• **PROMPT**
Reproduce all records exactly.

• **SUPPLIED DATA**
•••

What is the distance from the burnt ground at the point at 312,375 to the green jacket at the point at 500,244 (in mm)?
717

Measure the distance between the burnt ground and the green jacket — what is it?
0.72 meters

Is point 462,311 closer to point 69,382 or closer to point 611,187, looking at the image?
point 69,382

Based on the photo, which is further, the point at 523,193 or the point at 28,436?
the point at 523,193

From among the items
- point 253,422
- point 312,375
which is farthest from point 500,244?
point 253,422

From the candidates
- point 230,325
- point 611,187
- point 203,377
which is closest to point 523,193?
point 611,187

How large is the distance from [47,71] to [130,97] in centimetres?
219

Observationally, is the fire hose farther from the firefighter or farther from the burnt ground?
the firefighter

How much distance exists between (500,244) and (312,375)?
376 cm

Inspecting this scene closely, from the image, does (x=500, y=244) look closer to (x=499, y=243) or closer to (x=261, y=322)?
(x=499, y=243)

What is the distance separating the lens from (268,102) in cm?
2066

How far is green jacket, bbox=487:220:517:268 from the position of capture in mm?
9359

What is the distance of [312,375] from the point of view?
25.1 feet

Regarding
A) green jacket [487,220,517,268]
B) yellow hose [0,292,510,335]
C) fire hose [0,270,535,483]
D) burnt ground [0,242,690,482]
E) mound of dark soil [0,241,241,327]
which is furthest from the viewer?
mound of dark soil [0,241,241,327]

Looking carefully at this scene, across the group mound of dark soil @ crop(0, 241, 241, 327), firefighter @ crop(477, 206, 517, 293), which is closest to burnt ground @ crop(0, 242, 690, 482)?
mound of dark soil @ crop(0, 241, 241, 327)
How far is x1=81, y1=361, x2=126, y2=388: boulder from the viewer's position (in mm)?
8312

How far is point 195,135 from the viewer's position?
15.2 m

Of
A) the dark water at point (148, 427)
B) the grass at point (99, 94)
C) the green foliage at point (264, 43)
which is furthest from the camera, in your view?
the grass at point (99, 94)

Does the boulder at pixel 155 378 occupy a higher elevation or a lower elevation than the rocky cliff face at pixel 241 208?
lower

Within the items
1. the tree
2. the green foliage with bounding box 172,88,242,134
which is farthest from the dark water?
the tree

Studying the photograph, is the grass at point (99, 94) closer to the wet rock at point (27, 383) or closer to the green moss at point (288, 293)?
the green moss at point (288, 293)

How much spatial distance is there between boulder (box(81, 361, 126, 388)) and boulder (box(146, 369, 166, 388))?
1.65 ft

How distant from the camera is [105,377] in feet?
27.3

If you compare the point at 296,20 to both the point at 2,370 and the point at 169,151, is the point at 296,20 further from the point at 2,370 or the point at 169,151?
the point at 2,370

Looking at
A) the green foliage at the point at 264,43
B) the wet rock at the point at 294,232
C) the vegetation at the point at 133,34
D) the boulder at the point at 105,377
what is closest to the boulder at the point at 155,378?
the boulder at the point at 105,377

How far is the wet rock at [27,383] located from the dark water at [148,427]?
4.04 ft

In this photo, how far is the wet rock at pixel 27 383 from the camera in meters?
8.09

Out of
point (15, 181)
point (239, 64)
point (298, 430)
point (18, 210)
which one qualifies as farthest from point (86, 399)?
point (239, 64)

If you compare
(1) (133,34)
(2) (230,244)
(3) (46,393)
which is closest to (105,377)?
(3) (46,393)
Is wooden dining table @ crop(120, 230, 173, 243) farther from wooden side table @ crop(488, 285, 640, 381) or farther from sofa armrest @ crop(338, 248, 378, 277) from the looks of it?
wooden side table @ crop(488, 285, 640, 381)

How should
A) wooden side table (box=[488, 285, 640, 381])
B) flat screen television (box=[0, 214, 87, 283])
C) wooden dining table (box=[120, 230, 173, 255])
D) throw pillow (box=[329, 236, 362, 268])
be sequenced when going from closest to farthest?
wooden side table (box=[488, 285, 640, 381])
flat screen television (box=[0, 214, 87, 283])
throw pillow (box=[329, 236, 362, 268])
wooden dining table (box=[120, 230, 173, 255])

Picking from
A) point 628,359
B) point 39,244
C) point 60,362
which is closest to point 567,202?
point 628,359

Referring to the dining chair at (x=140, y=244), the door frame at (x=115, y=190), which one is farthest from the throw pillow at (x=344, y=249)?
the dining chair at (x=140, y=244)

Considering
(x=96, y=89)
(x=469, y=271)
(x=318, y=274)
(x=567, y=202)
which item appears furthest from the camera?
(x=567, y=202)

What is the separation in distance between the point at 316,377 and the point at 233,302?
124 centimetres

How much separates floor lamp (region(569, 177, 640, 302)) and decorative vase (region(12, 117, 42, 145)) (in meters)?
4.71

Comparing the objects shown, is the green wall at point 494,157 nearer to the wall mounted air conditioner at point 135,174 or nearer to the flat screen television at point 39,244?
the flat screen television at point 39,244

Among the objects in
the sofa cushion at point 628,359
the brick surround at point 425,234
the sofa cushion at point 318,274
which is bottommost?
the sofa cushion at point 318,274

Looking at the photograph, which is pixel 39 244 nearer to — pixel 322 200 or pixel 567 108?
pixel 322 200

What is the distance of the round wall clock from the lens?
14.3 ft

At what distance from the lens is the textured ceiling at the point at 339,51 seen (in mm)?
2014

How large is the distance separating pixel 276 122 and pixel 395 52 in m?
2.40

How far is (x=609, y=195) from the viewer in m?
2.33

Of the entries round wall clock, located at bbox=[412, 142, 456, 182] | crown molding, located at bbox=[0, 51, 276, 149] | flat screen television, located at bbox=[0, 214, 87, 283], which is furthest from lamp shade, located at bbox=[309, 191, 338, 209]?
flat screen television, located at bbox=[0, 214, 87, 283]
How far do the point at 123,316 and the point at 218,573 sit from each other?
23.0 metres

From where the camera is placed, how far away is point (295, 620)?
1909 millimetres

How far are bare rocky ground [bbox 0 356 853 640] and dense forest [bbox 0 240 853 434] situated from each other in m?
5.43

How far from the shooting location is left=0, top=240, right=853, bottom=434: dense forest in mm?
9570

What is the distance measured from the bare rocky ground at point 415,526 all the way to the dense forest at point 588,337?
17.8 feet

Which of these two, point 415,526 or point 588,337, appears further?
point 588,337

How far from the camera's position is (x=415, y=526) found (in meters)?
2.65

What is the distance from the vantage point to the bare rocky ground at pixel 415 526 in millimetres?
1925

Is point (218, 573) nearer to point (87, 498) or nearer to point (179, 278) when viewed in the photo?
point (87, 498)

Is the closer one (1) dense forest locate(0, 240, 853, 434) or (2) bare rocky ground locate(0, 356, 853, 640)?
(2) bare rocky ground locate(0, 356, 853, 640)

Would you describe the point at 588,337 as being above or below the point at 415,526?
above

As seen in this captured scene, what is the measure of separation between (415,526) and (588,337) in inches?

•••

• **EXERCISE RESULT**
What is the distance from the burnt ground at the point at 312,375 to the green jacket at the point at 500,244 (in mm)?
717

Measure the distance between the burnt ground and the green jacket — what is it?
0.72 meters

Is point 462,311 closer to point 69,382 or closer to point 611,187, looking at the image?
point 69,382

Based on the photo, which is further, the point at 523,193 or the point at 28,436?
the point at 523,193

From among the items
- point 253,422
- point 312,375
which is farthest from point 500,244?
point 253,422

From the candidates
- point 230,325
- point 611,187
- point 203,377
which is closest to point 523,193?
point 611,187

How large is the distance from [47,71] to [130,97] in centimetres?
219

Observationally, is the fire hose farther from the firefighter or farther from the burnt ground?
the firefighter

How much distance exists between (500,244) and (312,375)?
376 cm

Inspecting this scene closely, from the image, does (x=500, y=244) look closer to (x=499, y=243) or closer to (x=261, y=322)?
(x=499, y=243)

What is the distance separating the lens from (268,102) in cm?
2066

How far is green jacket, bbox=487:220:517:268 from the position of capture in mm?
9359

What is the distance of [312,375] from the point of view?
25.1 feet

Regarding
A) green jacket [487,220,517,268]
B) yellow hose [0,292,510,335]
C) fire hose [0,270,535,483]
D) burnt ground [0,242,690,482]
E) mound of dark soil [0,241,241,327]
which is furthest from the viewer?
mound of dark soil [0,241,241,327]

Looking carefully at this scene, across the group mound of dark soil @ crop(0, 241, 241, 327), firefighter @ crop(477, 206, 517, 293), which is closest to burnt ground @ crop(0, 242, 690, 482)?
mound of dark soil @ crop(0, 241, 241, 327)
How far is x1=81, y1=361, x2=126, y2=388: boulder from the viewer's position (in mm)?
8312

How far is point 195,135 from the viewer's position?
15.2 m

Of
A) the dark water at point (148, 427)
B) the grass at point (99, 94)
C) the green foliage at point (264, 43)
which is furthest from the camera, in your view?
the grass at point (99, 94)

Does the boulder at pixel 155 378 occupy a higher elevation or a lower elevation than the rocky cliff face at pixel 241 208?
lower

Within the items
1. the tree
2. the green foliage with bounding box 172,88,242,134
which is farthest from the dark water?
the tree

Studying the photograph, is the grass at point (99, 94) closer to the wet rock at point (27, 383) or closer to the green moss at point (288, 293)?
the green moss at point (288, 293)

How much spatial distance is there between boulder (box(81, 361, 126, 388)) and boulder (box(146, 369, 166, 388))?
1.65 ft

How distant from the camera is [105,377] in feet?
27.3

If you compare the point at 296,20 to both the point at 2,370 and the point at 169,151, is the point at 296,20 further from the point at 2,370 or the point at 169,151?
the point at 2,370

Looking at
A) the green foliage at the point at 264,43
B) the wet rock at the point at 294,232
C) the vegetation at the point at 133,34
D) the boulder at the point at 105,377
what is closest to the boulder at the point at 155,378?
the boulder at the point at 105,377

How far is the wet rock at [27,383] located from the dark water at [148,427]?
4.04 ft

In this photo, how far is the wet rock at pixel 27 383 from the camera in meters?
8.09

Out of
point (15, 181)
point (239, 64)
point (298, 430)
point (18, 210)
which one qualifies as farthest from point (86, 399)?
point (239, 64)

If you compare
(1) (133,34)
(2) (230,244)
(3) (46,393)
which is closest to (105,377)?
(3) (46,393)
Is wooden dining table @ crop(120, 230, 173, 243) farther from wooden side table @ crop(488, 285, 640, 381) or farther from sofa armrest @ crop(338, 248, 378, 277) from the looks of it?
wooden side table @ crop(488, 285, 640, 381)

How should
A) wooden side table (box=[488, 285, 640, 381])
B) flat screen television (box=[0, 214, 87, 283])
C) wooden dining table (box=[120, 230, 173, 255])
D) throw pillow (box=[329, 236, 362, 268])
be sequenced when going from closest to farthest?
wooden side table (box=[488, 285, 640, 381])
flat screen television (box=[0, 214, 87, 283])
throw pillow (box=[329, 236, 362, 268])
wooden dining table (box=[120, 230, 173, 255])

Picking from
A) point 628,359
B) point 39,244
C) point 60,362
which is closest to point 567,202?
point 628,359

Referring to the dining chair at (x=140, y=244), the door frame at (x=115, y=190), which one is farthest from the throw pillow at (x=344, y=249)?
the dining chair at (x=140, y=244)

Considering
(x=96, y=89)
(x=469, y=271)
(x=318, y=274)
(x=567, y=202)
which item appears furthest from the camera?
(x=567, y=202)

What is the separation in distance between the point at 316,377 and the point at 233,302?
124 centimetres

How much separates floor lamp (region(569, 177, 640, 302)) and decorative vase (region(12, 117, 42, 145)) (in meters)?
4.71

Comparing the objects shown, is the green wall at point 494,157 nearer to the wall mounted air conditioner at point 135,174 or nearer to the flat screen television at point 39,244?
the flat screen television at point 39,244

Among the objects in
the sofa cushion at point 628,359
the brick surround at point 425,234
the sofa cushion at point 318,274
which is bottommost?
the sofa cushion at point 318,274

Looking at the photograph, which is pixel 39 244 nearer to — pixel 322 200 or pixel 567 108?
pixel 322 200

What is the distance of the round wall clock from the lens?
14.3 ft

At what distance from the lens is the textured ceiling at the point at 339,51 seen (in mm)?
2014

How large is the distance separating pixel 276 122 and pixel 395 52 in m?
2.40

How far is (x=609, y=195) from the viewer in m?
2.33

Of the entries round wall clock, located at bbox=[412, 142, 456, 182] | crown molding, located at bbox=[0, 51, 276, 149] | flat screen television, located at bbox=[0, 214, 87, 283], which is furthest from lamp shade, located at bbox=[309, 191, 338, 209]?
flat screen television, located at bbox=[0, 214, 87, 283]
How far do the point at 123,316 and the point at 218,573 sit from each other?
23.0 metres

From where the camera is placed, how far away is point (295, 620)?
1909 millimetres

How far are bare rocky ground [bbox 0 356 853 640] and dense forest [bbox 0 240 853 434] situated from each other in m?
5.43

How far from the shooting location is left=0, top=240, right=853, bottom=434: dense forest in mm?
9570

What is the distance measured from the bare rocky ground at point 415,526 all the way to the dense forest at point 588,337?
17.8 feet

Which of these two, point 415,526 or point 588,337, appears further?
point 588,337

How far from the camera's position is (x=415, y=526) found (in meters)?
2.65

What is the distance from the vantage point to the bare rocky ground at pixel 415 526 in millimetres?
1925

Is point (218, 573) nearer to point (87, 498) or nearer to point (179, 278) when viewed in the photo?
point (87, 498)

Is the closer one (1) dense forest locate(0, 240, 853, 434) or (2) bare rocky ground locate(0, 356, 853, 640)?
(2) bare rocky ground locate(0, 356, 853, 640)

Would you describe the point at 588,337 as being above or below the point at 415,526?
above

As seen in this captured scene, what is the measure of separation between (415,526) and (588,337) in inches?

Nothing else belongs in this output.